##### KUTIPAN TEKS #####
Koreri.com, Sarmi – Mencuatnya kabar soal Kepala Dinas Pemberdayaan Masyarakat Kampung (DPMK) Kabupaten Sarmi Edward Timo mengumpulkan para kepala distrik di wilayah itu untuk menandatangani surat pernyataan klarifikasi terus bergulir di ranah publik.
Hal itu menyusul proses pencairan dana desa serta potongannya hingga 40 juta yang dilakukan DPMK setempat H-7 menjelang gelaran Pilkada pada 27 November 2024 lalu.
Para kepala distrik kemudian dipaksa untuk meneken surat pernyataan yang isinya tidak pernah memberikan atau menyerahkan uang sebesar Rp40 juta kepada DPMK Sarmi untuk selanjutnya diserahkan kepada paslon 01.
Kepala Distrik Sarmi Timur Ishak Yawir yang saat itu hadir mengaku, dirinya sempat menandatangani surat pernyataan klarifikasi. Tetapi dengan berbagai pertimbangan ia minta kepada Kepala DPMK agar dibatalkan.
#####
> [BUTIR TUGAS A]: Tentukan apakah setiap pernyataan berikut sesuai dengan kutipan tentang DPMK Sarmi, lalu sertakan kata-kata kutipan yang menjadi dasarnya. (i) Pilkada digelar pada 27 November 2024. (ii) Ishak Yawir sama sekali tidak menandatangani surat pernyataan klarifikasi. (iii) Potongan dana desa yang disebut mencapai 40 juta.
> [BUTIR TUGAS B]:
Jawablah pertanyaan berikut berdasarkan kutipan tentang DPMK Sarmi.
(i) Siapa Kepala DPMK Kabupaten Sarmi?
(ii) Kapan DPMK melakukan pencairan dana desa?
(iii) Ishak Yawir menjabat kepala distrik mana?
> [BUTIR TUGAS C]: Salinlah bagian kutipan tentang DPMK Sarmi yang dimulai dengan "Koreri.com, Sarmi –" dan berlanjut hingga "November 2024 lalu.".
##### BARIS YANG DITAMPILKAN #####
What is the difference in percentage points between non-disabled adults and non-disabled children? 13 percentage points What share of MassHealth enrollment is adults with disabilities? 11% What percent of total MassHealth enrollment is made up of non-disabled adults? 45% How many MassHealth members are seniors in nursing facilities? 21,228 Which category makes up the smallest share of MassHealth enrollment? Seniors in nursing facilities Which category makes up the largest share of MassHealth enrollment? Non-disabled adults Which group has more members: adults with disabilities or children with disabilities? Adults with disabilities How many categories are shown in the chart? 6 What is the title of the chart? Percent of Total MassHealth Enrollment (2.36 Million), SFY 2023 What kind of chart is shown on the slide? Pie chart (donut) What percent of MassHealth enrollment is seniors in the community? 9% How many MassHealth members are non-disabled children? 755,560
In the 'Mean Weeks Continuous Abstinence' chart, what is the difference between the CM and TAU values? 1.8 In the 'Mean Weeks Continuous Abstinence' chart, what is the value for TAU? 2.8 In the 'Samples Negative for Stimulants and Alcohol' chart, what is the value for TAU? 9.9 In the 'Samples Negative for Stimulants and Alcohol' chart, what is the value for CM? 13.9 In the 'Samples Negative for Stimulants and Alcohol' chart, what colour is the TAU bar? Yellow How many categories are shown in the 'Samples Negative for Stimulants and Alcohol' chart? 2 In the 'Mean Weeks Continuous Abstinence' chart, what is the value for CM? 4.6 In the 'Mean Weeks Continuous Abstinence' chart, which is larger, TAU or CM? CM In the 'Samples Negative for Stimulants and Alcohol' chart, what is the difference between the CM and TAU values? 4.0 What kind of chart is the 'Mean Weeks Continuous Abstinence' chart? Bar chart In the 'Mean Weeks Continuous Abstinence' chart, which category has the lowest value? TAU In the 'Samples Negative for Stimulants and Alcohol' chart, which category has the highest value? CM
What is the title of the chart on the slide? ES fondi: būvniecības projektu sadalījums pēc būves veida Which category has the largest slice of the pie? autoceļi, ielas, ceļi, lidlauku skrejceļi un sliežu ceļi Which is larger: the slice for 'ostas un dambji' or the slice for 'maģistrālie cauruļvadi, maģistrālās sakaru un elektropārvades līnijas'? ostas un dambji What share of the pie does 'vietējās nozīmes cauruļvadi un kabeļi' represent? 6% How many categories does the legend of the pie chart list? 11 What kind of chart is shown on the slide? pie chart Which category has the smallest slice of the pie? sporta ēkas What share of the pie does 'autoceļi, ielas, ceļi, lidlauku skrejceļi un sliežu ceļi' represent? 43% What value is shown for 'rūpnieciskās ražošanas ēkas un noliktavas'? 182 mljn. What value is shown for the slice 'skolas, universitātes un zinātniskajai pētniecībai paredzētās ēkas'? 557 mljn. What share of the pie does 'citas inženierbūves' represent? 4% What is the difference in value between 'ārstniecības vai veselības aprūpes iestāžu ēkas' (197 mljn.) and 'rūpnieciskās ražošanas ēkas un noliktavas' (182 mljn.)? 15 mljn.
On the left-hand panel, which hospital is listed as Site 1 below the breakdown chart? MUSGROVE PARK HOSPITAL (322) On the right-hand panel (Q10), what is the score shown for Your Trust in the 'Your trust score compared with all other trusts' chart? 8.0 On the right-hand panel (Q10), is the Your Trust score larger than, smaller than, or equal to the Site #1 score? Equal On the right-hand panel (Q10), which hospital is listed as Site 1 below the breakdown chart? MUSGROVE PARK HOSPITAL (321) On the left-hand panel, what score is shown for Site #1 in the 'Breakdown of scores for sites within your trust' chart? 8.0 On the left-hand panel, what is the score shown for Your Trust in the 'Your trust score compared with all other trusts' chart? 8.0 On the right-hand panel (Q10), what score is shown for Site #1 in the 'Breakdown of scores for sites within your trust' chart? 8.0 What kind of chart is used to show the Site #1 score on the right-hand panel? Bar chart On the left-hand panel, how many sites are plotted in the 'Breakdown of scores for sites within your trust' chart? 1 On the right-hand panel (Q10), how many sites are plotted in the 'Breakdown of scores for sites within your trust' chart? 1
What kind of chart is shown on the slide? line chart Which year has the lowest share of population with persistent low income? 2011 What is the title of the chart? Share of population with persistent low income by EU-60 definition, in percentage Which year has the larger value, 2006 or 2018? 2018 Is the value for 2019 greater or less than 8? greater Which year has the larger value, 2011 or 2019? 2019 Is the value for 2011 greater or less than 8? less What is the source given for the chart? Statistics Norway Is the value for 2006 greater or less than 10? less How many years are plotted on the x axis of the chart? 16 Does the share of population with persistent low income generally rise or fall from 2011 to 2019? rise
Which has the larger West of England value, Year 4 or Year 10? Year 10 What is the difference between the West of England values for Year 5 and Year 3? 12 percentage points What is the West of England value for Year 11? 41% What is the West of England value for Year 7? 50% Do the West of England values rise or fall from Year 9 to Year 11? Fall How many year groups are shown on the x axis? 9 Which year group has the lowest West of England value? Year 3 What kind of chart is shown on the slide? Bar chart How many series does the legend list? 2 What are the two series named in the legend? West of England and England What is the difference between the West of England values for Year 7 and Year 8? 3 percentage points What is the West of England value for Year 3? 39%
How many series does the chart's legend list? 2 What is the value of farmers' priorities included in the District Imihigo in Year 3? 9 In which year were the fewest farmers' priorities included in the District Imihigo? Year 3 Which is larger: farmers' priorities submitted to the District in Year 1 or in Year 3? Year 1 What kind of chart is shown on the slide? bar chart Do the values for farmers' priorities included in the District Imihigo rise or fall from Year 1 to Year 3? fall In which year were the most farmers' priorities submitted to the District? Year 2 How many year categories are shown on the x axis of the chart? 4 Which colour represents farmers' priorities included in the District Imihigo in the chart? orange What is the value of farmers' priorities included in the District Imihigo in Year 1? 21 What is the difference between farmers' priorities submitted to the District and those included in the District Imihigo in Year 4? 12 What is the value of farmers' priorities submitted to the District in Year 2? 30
#####
> [JAWABAN TERTULIS A]:
(i) Ya: "Pilkada pada 27 November 2024"
(ii) Tidak: "dirinya sempat menandatangani surat pernyataan klarifikasi"
(iii) Ya: "potongannya hingga 40 juta"

> [JAWABAN TERTULIS B]:
(i) Edward Timo
(ii) H-7 menjelang gelaran Pilkada
(iii) Distrik Sarmi Timur

> [JAWABAN TERTULIS C]:
Koreri.com, Sarmi – Mencuatnya kabar soal Kepala Dinas Pemberdayaan Masyarakat Kampung (DPMK) Kabupaten Sarmi Edward Timo mengumpulkan para kepala distrik di wilayah itu untuk menandatangani surat pernyataan klarifikasi terus bergulir di ranah publik.
Hal itu menyusul proses pencairan dana desa serta potongannya hingga 40 juta yang dilakukan DPMK setempat H-7 menjelang gelaran Pilkada pada 27 November 2024 lalu.